> [DESCRIÇÃO DA TAREFA] Quais linhas dos itens abaixo contêm a palavra "branch"? Selecione e copie cada uma delas.

━━ ITENS PARA PROCESSAMENTO ━━

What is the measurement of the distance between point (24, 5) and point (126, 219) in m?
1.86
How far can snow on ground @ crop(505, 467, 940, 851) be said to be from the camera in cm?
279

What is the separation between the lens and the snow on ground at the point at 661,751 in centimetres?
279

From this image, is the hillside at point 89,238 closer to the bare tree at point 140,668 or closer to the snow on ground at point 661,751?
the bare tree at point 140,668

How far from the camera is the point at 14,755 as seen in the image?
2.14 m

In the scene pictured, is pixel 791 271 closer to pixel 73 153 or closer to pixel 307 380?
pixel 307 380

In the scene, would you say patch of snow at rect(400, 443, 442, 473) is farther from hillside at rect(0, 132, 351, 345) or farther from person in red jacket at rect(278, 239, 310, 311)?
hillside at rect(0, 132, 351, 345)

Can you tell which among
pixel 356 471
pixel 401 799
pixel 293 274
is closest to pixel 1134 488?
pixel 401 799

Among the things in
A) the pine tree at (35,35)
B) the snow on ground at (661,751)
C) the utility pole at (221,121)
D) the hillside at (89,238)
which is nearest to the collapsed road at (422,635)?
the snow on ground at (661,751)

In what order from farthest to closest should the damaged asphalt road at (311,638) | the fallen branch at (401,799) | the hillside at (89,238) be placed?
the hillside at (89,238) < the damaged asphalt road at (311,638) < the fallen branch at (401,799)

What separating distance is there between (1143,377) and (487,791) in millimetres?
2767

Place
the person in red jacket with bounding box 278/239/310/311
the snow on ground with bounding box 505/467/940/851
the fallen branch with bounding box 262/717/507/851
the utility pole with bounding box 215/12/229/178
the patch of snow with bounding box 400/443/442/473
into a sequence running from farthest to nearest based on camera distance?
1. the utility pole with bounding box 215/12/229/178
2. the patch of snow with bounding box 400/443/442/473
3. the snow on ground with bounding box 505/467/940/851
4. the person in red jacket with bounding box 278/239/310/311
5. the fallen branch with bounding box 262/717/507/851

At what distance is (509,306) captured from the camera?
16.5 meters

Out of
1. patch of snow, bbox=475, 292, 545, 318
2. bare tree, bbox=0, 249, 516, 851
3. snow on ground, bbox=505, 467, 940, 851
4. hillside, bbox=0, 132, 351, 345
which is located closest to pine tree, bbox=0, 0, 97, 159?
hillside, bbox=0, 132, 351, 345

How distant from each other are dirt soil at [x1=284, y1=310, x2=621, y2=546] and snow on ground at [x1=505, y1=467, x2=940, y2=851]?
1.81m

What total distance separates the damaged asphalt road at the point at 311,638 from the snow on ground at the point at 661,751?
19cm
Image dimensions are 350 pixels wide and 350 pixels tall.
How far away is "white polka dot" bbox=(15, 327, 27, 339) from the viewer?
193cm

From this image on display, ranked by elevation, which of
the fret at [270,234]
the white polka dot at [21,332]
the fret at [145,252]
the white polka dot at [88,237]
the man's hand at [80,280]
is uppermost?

━━━

> [SOLUÇÃO DA TAREFA]
In what order from farthest to closest should the damaged asphalt road at (311,638) | the fallen branch at (401,799) | the hillside at (89,238) be placed?
the hillside at (89,238) < the damaged asphalt road at (311,638) < the fallen branch at (401,799)
the fallen branch with bounding box 262/717/507/851
5. the fallen branch with bounding box 262/717/507/851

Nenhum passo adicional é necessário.